Daniel Kahneman, who won the Nobel Memorial Prize in Economic Science for his research on irrationality in decision-making, thinks they’re delusional. Mr. Kahneman and Jonathan Renshon recently argued in Foreign Policy magazine that the administration’s unwillingness to face reality in Iraq reflects a basic human aversion to cutting one’s losses — the same instinct that makes gamblers stay at the table, hoping to break even.

Of course, such gambling is easier when the lives at stake are those of other people’s children.

Well, we don’t have to settle the question. Either way, what’s clear is the enormous price our nation is paying for President Bush’s character flaws.

I began writing about the Bush administration’s infallibility complex, the president’s Captain Queeg-like inability to own up to mistakes, almost a year before the invasion of Iraq. When you put a man like that in a position of power — the kind of position where he can punish people who tell him what he doesn’t want to hear, and base policy decisions on the advice of people who play to his vanity — it’s a recipe for disaster.

Consider, on one side, the case of the C.I.A.’s Baghdad station chief during 2004, who provided accurate assessments of the deteriorating situation in Iraq. “What is he, some kind of defeatist?” asked the president — and according to The Washington Post, at the end of his tour, the station chief “was punished with a poor assignment.”

On the other side, consider the men Mr. Bush has turned to since the midterm election. They constitute a remarkable coalition of the unwilling — men who have been wrong about Iraq every step of the way, but aren’t willing to admit it.

The principal proponents of the “surge” are William Kristol of The Weekly Standard and Frederick Kagan of the American Enterprise Institute. Now, even if the Joint Chiefs of Staff hadn’t given the surge a thumbs down, Mr. Kristol’s track record should have been reason enough to ignore his advice. For example, early in the war, Mr. Kristol dismissed as “pop sociology” warnings that there would be conflict between Sunnis and Shiites and that the Shiites might try to create an Islamic fundamentalist state. He assured National Public Radio listeners that “Iraq’s always been very secular.”

But Mr. Kristol and Mr. Kagan appealed to Mr. Bush’s ego, suggesting that he might yet be able to rescue his signature war. And am I the only person to notice that after all the Oedipal innuendo surrounding the Iraq Study Group — Daddy’s men coming in to fix Junior’s mess, etc. — Mr. Bush turned for advice to two other sons of famous and more successful fathers?

Not that Mr. Bush rejects all advice from elder statesmen. We now know that he has been talking to Henry Kissinger. But Mr. Kissinger is a kindred spirit. In remarks published after his death, Gerald Ford said of his secretary of state, “Henry in his mind never made a mistake, so whatever policies there were that he implemented, in retrospect he would defend.”

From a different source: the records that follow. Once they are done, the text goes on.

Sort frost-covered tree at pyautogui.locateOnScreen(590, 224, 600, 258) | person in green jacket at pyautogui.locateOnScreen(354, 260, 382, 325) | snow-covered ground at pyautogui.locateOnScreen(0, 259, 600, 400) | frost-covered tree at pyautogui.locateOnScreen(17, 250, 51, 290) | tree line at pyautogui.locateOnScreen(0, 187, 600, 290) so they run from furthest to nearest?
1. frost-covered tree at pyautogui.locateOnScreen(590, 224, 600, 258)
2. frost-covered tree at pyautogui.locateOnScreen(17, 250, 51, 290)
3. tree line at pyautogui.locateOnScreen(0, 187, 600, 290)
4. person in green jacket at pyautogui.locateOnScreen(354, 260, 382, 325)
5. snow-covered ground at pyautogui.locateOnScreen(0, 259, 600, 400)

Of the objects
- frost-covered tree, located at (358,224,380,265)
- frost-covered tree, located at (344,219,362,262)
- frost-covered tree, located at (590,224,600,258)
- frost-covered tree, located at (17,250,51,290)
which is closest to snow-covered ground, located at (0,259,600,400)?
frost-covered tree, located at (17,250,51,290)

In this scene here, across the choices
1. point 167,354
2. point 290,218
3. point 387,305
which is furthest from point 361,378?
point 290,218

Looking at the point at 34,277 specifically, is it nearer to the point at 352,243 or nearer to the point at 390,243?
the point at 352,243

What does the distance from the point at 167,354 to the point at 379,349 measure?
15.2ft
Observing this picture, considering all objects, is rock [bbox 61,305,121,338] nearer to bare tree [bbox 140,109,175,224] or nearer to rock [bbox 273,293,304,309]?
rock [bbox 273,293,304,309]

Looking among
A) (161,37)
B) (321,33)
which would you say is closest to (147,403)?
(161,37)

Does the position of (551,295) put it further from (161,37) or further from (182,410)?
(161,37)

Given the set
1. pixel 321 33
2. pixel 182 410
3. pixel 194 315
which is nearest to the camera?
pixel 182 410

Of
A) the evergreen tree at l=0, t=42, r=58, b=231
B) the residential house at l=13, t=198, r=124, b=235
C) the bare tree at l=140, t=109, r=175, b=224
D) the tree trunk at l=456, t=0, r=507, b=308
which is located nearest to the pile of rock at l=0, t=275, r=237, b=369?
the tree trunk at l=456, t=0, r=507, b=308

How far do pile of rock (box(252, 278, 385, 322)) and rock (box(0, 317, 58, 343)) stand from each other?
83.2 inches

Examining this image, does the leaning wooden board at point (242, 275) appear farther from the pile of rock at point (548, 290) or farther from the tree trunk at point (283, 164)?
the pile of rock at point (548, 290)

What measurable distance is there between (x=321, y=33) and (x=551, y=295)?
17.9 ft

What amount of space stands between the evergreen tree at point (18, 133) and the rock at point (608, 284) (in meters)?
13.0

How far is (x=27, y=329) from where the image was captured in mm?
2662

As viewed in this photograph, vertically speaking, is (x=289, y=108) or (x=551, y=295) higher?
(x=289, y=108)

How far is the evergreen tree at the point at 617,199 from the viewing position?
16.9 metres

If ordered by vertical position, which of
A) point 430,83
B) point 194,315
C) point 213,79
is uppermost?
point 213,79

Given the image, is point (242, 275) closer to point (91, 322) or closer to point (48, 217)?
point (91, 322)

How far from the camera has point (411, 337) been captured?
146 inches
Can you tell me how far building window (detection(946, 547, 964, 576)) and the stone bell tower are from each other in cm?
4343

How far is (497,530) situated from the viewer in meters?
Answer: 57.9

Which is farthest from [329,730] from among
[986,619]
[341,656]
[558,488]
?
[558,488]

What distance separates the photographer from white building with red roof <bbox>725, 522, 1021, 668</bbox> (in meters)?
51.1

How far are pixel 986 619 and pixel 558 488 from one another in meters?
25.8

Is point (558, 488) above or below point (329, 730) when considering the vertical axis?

Oh, and Senator John McCain, the first major political figure to advocate a surge, is another man who can’t admit mistakes. Mr. McCain now says that he always knew that the conflict was “probably going to be long and hard and tough” — but back in 2002, before the Senate voted on the resolution authorizing the use of force, he declared that a war with Iraq would be “fairly easy.”

Mr. Bush is expected to announce his plan for escalation in the next few days. According to the BBC, the theme of his speech will be “sacrifice.” But sacrifice for what? Not for the national interest, which would be best served by withdrawing before the strain of the war breaks our ground forces. No, Iraq has become a quagmire of the vanities — a place where America is spending blood and treasure to protect the egos of men who won’t admit that they were wrong.